Video Summary:

Project Summary:

The purpose of this project is to create a Scout that can accurately receive and execute commands from the user through webcam input. Commands will be expressed through hand signals (i.e. thumbs up, one finger, two fingers) and depending on the command, the Scout will perform the respective action. The desirable actions are as follows:

Thumbs up: follow the agent controlled by the user Thumbs down: Quit mission One finger: Attack nearby animal and retrieve food Two fingers: Sentry mode (protect the agent)

Approach:

The first thing that we need is the input from the webcam. We utilize torch and opencv to capture live input from the user’s camera and a neural network to classify the hand gesture (a.k.a command for the Scout to execute). We used a convolutional neural network with the LeakyRelu activation function and 2 dropout layers.

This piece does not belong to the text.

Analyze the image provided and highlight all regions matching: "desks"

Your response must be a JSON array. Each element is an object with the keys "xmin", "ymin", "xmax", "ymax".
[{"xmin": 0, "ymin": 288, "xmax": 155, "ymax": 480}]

While the mission is still taking place, the agent continuously listens for commands. The default value is 0, which means that no gesture is being presented. If a gesture is present, then the command is valid and is sent to the Scout AI. Furthermore, based on the gesture classification, the Scout will be fed a command to execute. Once the command has been completed, the Scout will then actively listen for another command. The mission is complete once the user gives a “thumbs down” gesture, indicating that the user no longer has any commands.

Expansion of the ScoutAI will require the integration of MCCreator in order to include default Mob AI instead of relying on developer built AI using the limited resources from Malmo’s API. This will allow us to quickly add complex behavior that we can then train ScoutAI to manage compound combinations of such behavior (timing of command switches) if the scope of the project increases to include reinforcement learning.

Evaluation:

One performance evaluation for our project is the accuracy of our hand gesture classifier. For every gesture that we train the model with, we want it to achieve an accuracy of 98% or higher so that the Scout performs the correct command. As of right now, we have three working commands:

Hand1 Hand2 Hand3

Remaining Goals and Challenges:

Currently, we have a functional hand gesture classifier and multi-agent environment. The Scout is capable of performing simple commands such as moving forward, turning, and jumping. The gestures that we have classified are also very basic including a thumbs up, thumbs down, one finger up, and two fingers up. Although these gestures and commands work, they are not very beneficial to the user in the game. More specifically, having a Scout that just moves, turns, and jumps will not aid the user at all.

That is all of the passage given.